Disney’s earnings plunge as coronavirus shutters parks and cruise ships
By: Alexandra S.
Disney’s earnings dived in the second quarter, including a $1 billion drop in operating income tied to its shuttered theme parks and cruise ships.
The Burbank, Calif-based company on Tuesday said mid-March closures of its theme parks, including Disneyland and Disney World, as well as the docking of its cruise ships, sent operating income in its parks, experiences and products unit down 58 percent in the second quarter compared to last year.
Across all divisions, the virus shaved $1.4 billion off its income as the coronavirus has also delayed the release of Disney’s summer blockbusters.
The one bright spot was increased engagement on its newly-launched streaming service, Disney+, which has logged 54.5 million paid subscribers since it launched last November.
The company posted adjusted second-quarter earnings of 60 cents a share, down from $1.60 a share in the year earlier quarter, and below Wall Street’s expectations for adjusted earnings of 88 cents a share, excluding items. Revenue rose 20.7 percent to $18.01 billion for the quarter ended March 28, above Wall Street’s expectations for sales of $17.81 billion.
Calling the challenges linked to the virus “unprecedented,” executive chairman Bob Iger, who stepped down as CEO in February only to resume a lead role in April, acknowledged that the pandemic “hit us hard” and advocated for a “all hands-on-deck approach.”
Disney’s shares fell nearly 3 percent in after-hours trading as questions emerged about when Disney will be able to reopen its parks.
Iger’s successor, CEO Bob Chapek, said the company is looking at a “cautious, sensible approach” to reopening parks.

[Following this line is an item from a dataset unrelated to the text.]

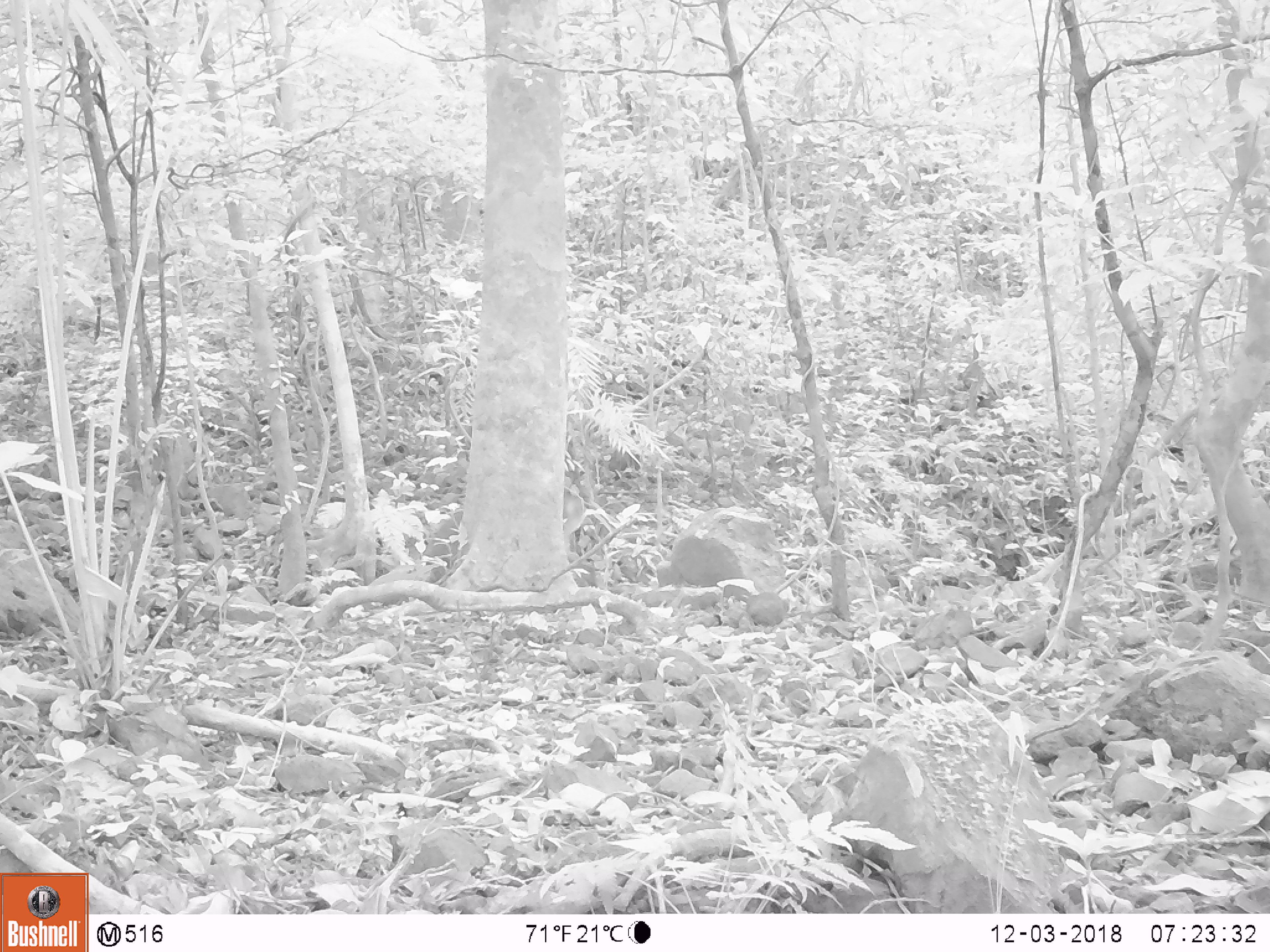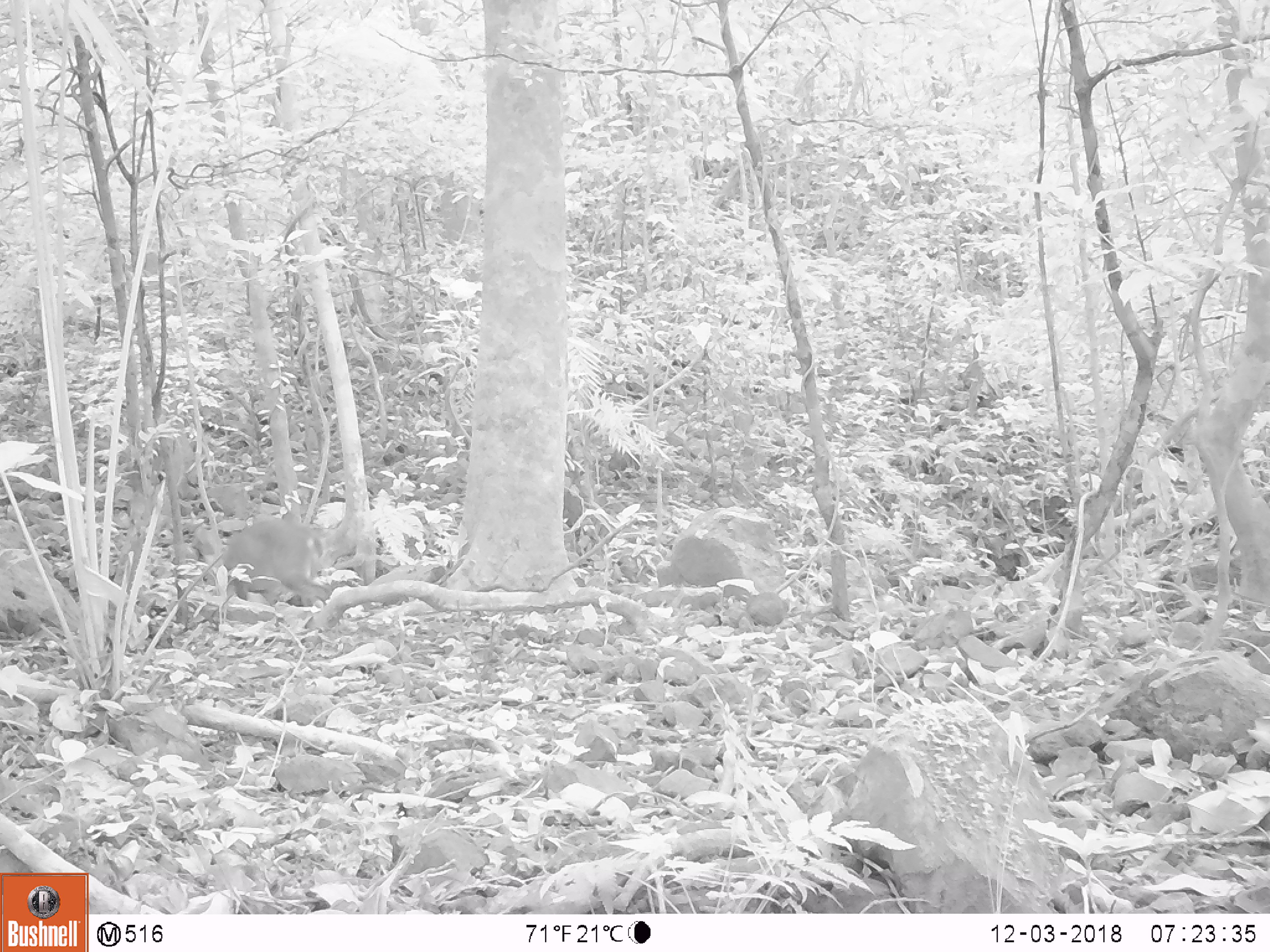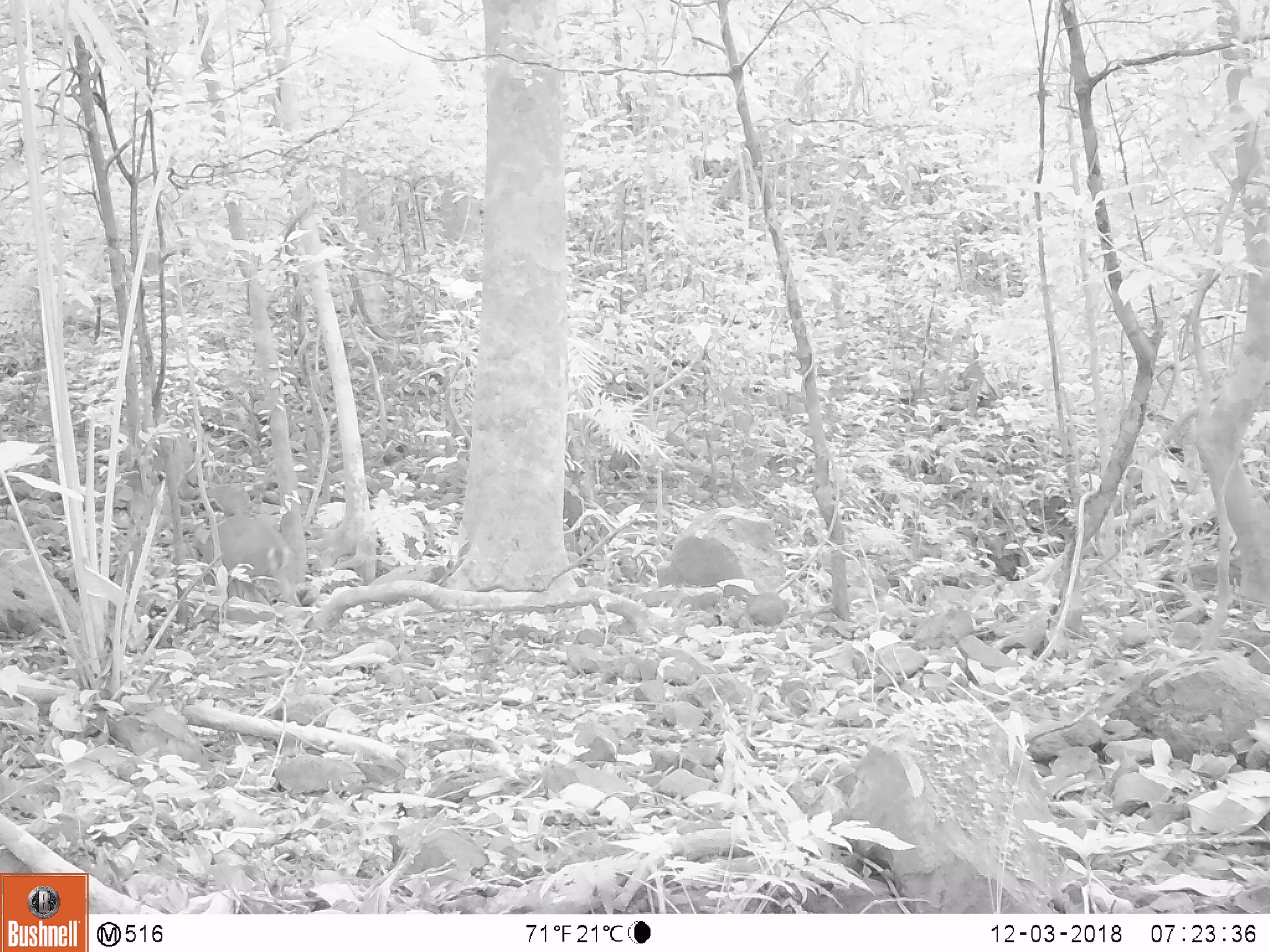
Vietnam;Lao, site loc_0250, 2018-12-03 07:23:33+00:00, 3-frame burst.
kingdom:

Density control, limited capacity, health measures, such as temperature checks, are all on the table. The CEO said the company would reopen Shanghai Disneyland Park, which was shuttered in January, on May 11, but didn’t offer guidelines for other park reopenings.
“While the COVID-19 pandemic has had an appreciable financial impact on a number of our businesses, we are confident in our ability to withstand this disruption and emerge from it in a strong position,” Chapek said.
Chapek said he is “confident” Disney will weather teh storm and “emerge from it in a strong position.”
But eMarketer analyst Ross Benes was more skeptical, as he marveled at how the virus has debilitated the media giant, turning some of its “greatest strengths” like its parks and its movie studio, “into its greatest vulnerabilities.”
“Theatrical releases and theme parks, long-time profit centers for the company, are losing money in the short-term and have no clear path to recovery until improved treatments or vaccines make consumers comfortable to venture back out into large crowds,” he said. “Disney+ quickly amassed an impressive number of subscribers, but its impact on the broader company is limited as long as theaters and theme parks stay closed.”